When I originally shifted from ornamentals to edibles I planted by moonsigns on the advice of my aunt. She did not garden, she raised pigs. I don't know anything about raising pigs but, according to her there were lots of things that she only did by the moon signs - and that also extended to her own life, such as when to schedule surgeries, etc.

My aunt was influenced by her parents and her grandparents who always planted by the signs.

I abandoned the moon signs planting over the last year.

I did harvest food - but it was not impressive. Whereas the previous year I was over run with food.

So this fall planting I am back to the moon signs. I am also dry planting. No watering - all hoses are rolled up and put away. I also intend to severly limit the number of seedlings started in containers. I want to start all (except peppers) plants in the ground out doors. Since we are so temperate here this should work for most plants.

The first planting was NOT according to the moon sign. Some stuff came up.

The next plantings HAVE been planted according to the signs. Lots of seedlings have come up - some seem to just jump up in a couple of days.
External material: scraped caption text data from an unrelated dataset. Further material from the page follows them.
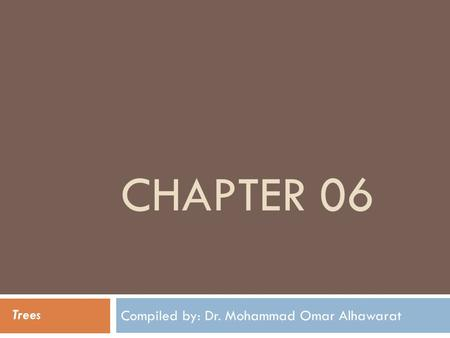 CHAPTER 06 Compiled by: Dr. Mohammad Omar Alhawarat Trees.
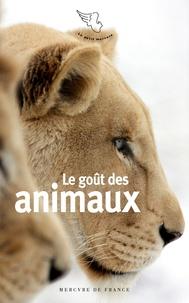 Brigitte Bontour - Le goût des animaux.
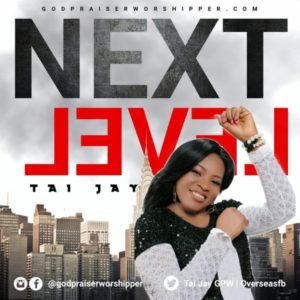Free Download: Next Level – Tai Jay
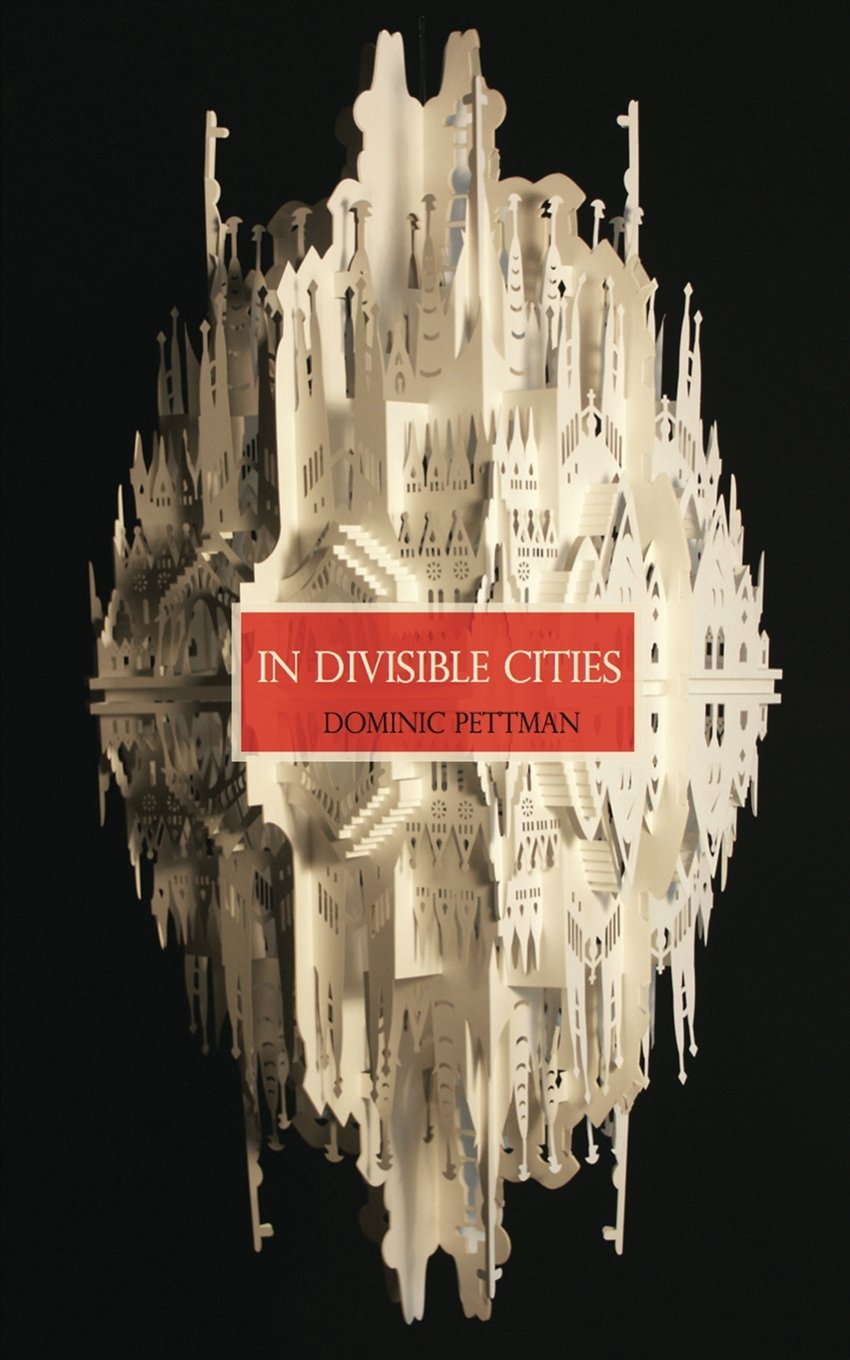 In Divisible Cities: A Phanto-Cartographical Missive by Dominic Pettman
Garlic is my main squeeze around here - love my garlic. I probably did plant it according to the signs last year since I am so particular about it. This year I will narrow the planting dates down even further to find the best possible moon to plant it in. It too will recieve no supplemental watering until harvest in May/June.

I have never made compost tea using biodynamic methods but I am going to try to find a 'recipe' and try it.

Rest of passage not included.